For the first year, a small pallet of them sat, lurking, close to the main staff entrance to the warehouse as a silent rebuke to imprudent purchasing.  A bright plastic reminder of what happens when you forget your audience and forget who you are selling to. Reducing the stockpile was a very slow and convoluted process, but yesterday, almost exactly three years later, we finally sold the last one.

Over those three years, however, these unloved SpongeBob alarm clocks, in J’s hands, turned into something of a social media God-send. By pretending to offer the SBSP clocks as incentives/prizes and by featuring them in tweets and timelines, they gave us a gentle but unique way to send ourselves up. As he noted in his blog post,  “They allowed us to make fun of the company, relating to a product that wouldn't damage our reputation as a business technology provider (even some of our most important business customers have had these added onto their orders of expensive servers), and all of our customers, no matter their history with us, could join in with the joke. It became our very own meme”.  


Memes work by repetition and SpongeBob became a regular fixture in our timelines, mainly as J freely admits, when writer’s block struck and nothing else original was springing to mind..

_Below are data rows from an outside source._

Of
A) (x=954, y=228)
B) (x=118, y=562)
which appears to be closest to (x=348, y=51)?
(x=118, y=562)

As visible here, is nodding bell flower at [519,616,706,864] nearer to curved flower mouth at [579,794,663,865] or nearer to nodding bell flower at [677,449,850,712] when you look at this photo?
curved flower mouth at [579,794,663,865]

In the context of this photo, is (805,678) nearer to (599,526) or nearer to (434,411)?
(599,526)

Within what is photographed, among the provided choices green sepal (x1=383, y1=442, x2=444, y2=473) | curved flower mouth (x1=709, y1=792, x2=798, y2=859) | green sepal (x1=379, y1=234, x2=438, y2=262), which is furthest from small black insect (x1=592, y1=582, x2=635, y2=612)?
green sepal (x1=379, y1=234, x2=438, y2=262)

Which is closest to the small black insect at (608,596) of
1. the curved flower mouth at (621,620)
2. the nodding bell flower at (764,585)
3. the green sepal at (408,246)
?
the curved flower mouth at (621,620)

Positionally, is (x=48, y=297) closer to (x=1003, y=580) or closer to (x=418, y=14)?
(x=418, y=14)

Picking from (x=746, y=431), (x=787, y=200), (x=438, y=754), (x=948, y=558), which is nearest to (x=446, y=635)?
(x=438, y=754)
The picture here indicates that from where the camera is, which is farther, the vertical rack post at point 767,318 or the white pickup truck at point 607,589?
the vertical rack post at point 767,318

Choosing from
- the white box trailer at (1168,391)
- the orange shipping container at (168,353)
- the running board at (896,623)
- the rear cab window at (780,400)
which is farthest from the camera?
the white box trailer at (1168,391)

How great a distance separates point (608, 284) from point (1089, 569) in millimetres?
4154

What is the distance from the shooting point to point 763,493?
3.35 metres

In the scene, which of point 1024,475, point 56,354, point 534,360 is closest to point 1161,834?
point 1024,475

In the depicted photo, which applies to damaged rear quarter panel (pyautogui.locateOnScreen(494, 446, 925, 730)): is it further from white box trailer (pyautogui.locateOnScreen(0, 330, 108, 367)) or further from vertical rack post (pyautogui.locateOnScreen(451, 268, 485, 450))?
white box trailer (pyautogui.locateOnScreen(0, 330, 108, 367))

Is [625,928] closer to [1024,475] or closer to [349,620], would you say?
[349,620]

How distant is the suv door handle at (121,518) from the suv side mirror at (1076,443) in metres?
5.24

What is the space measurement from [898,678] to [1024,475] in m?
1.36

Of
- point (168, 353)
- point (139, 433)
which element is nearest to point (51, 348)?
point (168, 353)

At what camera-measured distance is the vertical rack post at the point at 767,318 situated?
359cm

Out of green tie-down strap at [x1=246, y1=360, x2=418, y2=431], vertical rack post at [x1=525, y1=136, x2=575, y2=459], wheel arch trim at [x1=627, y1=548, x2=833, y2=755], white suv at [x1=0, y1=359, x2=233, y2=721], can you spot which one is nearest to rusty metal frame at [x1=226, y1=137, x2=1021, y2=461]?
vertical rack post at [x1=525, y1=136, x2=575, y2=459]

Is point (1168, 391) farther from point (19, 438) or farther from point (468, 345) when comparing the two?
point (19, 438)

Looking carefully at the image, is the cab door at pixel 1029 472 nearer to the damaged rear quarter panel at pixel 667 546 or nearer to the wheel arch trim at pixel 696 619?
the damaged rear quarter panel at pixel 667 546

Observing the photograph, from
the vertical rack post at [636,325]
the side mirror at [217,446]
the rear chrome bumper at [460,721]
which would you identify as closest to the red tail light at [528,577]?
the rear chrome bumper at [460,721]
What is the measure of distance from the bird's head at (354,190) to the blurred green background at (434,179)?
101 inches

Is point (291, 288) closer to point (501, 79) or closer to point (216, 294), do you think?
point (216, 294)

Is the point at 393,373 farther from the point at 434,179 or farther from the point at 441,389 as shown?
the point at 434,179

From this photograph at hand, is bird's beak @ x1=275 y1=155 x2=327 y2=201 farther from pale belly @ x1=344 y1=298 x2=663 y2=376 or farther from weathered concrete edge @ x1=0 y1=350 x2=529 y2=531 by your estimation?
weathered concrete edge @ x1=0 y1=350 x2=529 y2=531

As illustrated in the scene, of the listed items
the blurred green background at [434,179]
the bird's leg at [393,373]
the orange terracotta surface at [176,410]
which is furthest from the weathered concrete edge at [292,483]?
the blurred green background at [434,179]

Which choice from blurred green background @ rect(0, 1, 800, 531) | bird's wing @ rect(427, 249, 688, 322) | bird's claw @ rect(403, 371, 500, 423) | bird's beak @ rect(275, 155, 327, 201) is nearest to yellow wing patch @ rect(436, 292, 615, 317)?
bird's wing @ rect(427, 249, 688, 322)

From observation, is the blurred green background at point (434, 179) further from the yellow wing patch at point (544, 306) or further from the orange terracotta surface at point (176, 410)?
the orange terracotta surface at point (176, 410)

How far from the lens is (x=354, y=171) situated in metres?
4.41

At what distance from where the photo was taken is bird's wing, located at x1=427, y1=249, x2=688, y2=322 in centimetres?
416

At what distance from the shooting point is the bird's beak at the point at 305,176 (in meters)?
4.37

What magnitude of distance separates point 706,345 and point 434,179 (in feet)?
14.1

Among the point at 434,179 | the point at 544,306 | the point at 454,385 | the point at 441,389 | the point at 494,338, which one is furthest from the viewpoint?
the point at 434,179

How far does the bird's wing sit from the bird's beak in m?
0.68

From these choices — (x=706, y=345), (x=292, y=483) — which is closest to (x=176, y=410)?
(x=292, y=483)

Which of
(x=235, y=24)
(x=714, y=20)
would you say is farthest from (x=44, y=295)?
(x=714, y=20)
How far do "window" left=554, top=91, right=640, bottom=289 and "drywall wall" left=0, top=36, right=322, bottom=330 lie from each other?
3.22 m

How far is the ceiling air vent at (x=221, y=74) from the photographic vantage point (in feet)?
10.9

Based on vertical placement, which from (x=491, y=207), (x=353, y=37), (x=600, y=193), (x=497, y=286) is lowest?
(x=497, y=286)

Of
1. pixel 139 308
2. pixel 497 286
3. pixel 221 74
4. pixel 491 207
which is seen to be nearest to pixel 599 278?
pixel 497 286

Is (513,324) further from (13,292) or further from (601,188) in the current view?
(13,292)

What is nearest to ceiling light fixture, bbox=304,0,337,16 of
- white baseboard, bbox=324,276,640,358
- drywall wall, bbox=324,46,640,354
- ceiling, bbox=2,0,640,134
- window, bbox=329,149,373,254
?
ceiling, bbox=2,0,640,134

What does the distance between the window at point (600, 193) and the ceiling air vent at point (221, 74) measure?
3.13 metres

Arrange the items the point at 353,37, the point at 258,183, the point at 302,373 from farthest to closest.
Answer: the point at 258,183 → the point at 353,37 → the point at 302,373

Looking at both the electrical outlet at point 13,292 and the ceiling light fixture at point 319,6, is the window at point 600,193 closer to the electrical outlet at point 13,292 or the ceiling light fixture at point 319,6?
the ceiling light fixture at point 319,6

Memes are strange and amorphous phenomena, but essentially they are internet in-jokes that are perpetuated and added to by anyone who cares to have a go.  There aren’t any rules, which is way the internet likes it, but the best thing about memes is that when you know what’s going on, you’re in an exclusive club. When you understand that meme and are contributing to it, well then you’re a senior player in that club. You belong. You’re on the inside, looking out at the suckers outside who just don’t get it. It’s an understatement to say that that is really quite a precious position for a brand.

So by using SpongeBob to react to everything from world events and festivals to the weather and staff errors, J created a ‘I get it’ club of people who wanted to be part of our gang.  Young gamers and PC-freaks frequently post, “I wish I worked at Novatech”, imagining that it’s some sort of technology Wonka factory with delicious rivers of edible code and endless testing tasting rooms of people playing 4D Splinter Cell, (alas no).  Our social media lets them in the back door and they get to see that it’s much more real than that.  They see what we’re all laughing at and it delights them because they are laughing at that exact same thing too.  

The most crucial point is that using SpongeBob was absolutely without artifice or forethought, J just thought it was funny.  All of this reflection and analysis came afterwards, there were no focus groups, no trend analyses and no brand positioning brainstorms; we just backed our own judgement and got on with it.   The alarm clocks not only allowed us to show our passion for what we do but also allowed us to create an in-joke that everyone and anyone could get. And they did.

Customers' joined in




The footnote is that we sold all of the product and people are asking ‘what’s next?’. ‘Love pays well in the end’ as the brand gurus say, and that’s the best summary really.  We sort of loved these hopeless, unlovable products and that brought a bit of humanity to a yellow plastic box, which in turn showed our own humanity.  And people really quite like that.

Thanks SpongeBob.  Hey J, what is next?